The settlement “reflects the combined efforts of all parties to reach one common goal — cleaner air,” said Tom Sansonetti, assistant attorney general for the Justice Department’s Environment and Natural Resources Division. “These massive reductions in pollution will benefit not only the citizens of Virginia and West Virginia, but also the states in the Northeast to which windblown emissions of these pollutants are transported.”

The settlement “illustrates the need to both enforce and defend the Clean Air Act,” said Spitzer. “The Clean Air Act is a cornerstone of our environmental law and should be strengthened, not weakened; revered, not reviled; embraced, not eviscerated.”

Meanwhile, on a related front, the National Academy of Public Administration (NAPA) last Monday issued a report to the EPA and Congress concluding that the NSR program, as applied to existing facilities, “is not working as Congress intended.”

The two-year independent study, which was commissioned by Congress, asserts that NSR should be “fundamentally reformed” and “strongly enforced” against past violations by existing facilities.

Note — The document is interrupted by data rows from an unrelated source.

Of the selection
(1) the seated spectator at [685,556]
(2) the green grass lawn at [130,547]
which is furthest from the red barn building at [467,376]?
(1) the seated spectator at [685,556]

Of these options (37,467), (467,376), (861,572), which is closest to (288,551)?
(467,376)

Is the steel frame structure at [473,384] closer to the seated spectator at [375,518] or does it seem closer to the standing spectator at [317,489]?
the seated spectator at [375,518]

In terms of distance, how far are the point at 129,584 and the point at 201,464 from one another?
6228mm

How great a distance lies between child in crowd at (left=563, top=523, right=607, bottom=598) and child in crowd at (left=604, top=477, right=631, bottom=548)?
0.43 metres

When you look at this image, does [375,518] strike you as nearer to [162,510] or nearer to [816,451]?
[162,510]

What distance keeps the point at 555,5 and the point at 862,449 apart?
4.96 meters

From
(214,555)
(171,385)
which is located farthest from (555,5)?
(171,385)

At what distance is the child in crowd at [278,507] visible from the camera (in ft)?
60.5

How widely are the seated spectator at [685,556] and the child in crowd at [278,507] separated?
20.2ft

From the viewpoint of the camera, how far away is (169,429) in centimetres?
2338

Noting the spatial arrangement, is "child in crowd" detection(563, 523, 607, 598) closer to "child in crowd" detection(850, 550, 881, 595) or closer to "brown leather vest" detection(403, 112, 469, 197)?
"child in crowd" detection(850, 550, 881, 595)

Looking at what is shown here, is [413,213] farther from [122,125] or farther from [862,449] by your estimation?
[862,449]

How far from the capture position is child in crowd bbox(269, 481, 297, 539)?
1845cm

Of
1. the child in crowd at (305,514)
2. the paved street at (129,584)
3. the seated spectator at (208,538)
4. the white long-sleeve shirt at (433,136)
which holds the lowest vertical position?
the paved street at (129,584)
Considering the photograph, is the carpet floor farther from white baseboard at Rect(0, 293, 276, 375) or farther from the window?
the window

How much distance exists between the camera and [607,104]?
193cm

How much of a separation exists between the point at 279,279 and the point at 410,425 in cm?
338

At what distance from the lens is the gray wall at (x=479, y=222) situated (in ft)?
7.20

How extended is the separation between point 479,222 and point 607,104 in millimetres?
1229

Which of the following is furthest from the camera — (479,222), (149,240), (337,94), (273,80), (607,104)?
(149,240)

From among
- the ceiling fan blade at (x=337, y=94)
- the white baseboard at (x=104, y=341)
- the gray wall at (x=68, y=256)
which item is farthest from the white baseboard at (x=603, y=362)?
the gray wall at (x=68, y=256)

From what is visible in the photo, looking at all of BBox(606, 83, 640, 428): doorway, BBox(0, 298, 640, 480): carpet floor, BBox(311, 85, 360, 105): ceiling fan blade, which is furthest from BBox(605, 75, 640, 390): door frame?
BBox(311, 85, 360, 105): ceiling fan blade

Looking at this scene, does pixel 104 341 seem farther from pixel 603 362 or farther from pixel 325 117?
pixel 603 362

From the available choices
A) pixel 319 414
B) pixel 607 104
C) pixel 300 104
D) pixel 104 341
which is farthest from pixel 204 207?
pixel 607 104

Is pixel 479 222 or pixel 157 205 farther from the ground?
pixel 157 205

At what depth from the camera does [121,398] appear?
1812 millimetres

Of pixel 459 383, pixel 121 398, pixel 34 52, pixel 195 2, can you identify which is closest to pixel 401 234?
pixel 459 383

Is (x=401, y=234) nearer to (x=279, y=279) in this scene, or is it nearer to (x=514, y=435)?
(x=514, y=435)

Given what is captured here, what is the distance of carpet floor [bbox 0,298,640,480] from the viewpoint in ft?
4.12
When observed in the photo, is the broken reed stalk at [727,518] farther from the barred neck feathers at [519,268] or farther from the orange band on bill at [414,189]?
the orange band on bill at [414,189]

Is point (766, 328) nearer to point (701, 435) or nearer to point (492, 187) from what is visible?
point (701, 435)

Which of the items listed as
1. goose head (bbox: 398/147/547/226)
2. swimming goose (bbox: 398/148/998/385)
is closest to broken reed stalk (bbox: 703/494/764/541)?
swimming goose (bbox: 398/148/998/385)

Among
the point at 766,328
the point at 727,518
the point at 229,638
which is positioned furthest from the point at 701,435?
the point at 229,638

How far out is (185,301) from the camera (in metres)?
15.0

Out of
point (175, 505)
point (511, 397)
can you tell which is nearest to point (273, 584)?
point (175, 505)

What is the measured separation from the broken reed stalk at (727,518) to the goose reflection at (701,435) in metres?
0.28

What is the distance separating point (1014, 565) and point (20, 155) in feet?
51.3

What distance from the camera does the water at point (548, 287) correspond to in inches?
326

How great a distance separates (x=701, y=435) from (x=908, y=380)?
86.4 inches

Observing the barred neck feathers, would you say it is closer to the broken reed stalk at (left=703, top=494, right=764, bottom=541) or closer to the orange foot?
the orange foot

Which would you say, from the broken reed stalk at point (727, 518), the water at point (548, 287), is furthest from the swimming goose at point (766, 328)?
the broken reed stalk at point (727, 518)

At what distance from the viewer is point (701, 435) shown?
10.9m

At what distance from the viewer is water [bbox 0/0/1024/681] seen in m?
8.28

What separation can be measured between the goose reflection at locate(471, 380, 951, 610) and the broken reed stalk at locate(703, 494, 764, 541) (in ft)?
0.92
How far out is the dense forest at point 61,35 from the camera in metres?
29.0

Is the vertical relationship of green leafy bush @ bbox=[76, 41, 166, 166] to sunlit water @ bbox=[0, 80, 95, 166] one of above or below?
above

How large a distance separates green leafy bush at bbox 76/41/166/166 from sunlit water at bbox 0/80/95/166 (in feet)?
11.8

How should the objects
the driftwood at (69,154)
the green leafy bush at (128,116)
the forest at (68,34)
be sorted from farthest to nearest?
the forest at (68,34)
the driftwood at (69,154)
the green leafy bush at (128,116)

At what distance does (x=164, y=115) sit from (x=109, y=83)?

The report also found that NSR’s “unpredictable and lengthy” permitting process is detrimental to facilities that want to change operations quickly and compete effectively.

The study urged Congress to retain NSR, but to strengthen its impact by ending grandfathering, vigorously enforcing NSR’s permitting requirements for existing facilities and improving EPA and state information systems and public accountability.

NAPA describes itself as an independent, nonpartisan organization chartered by Congress to assist federal, state, and local governments in improving their effectiveness, efficiency and accountability.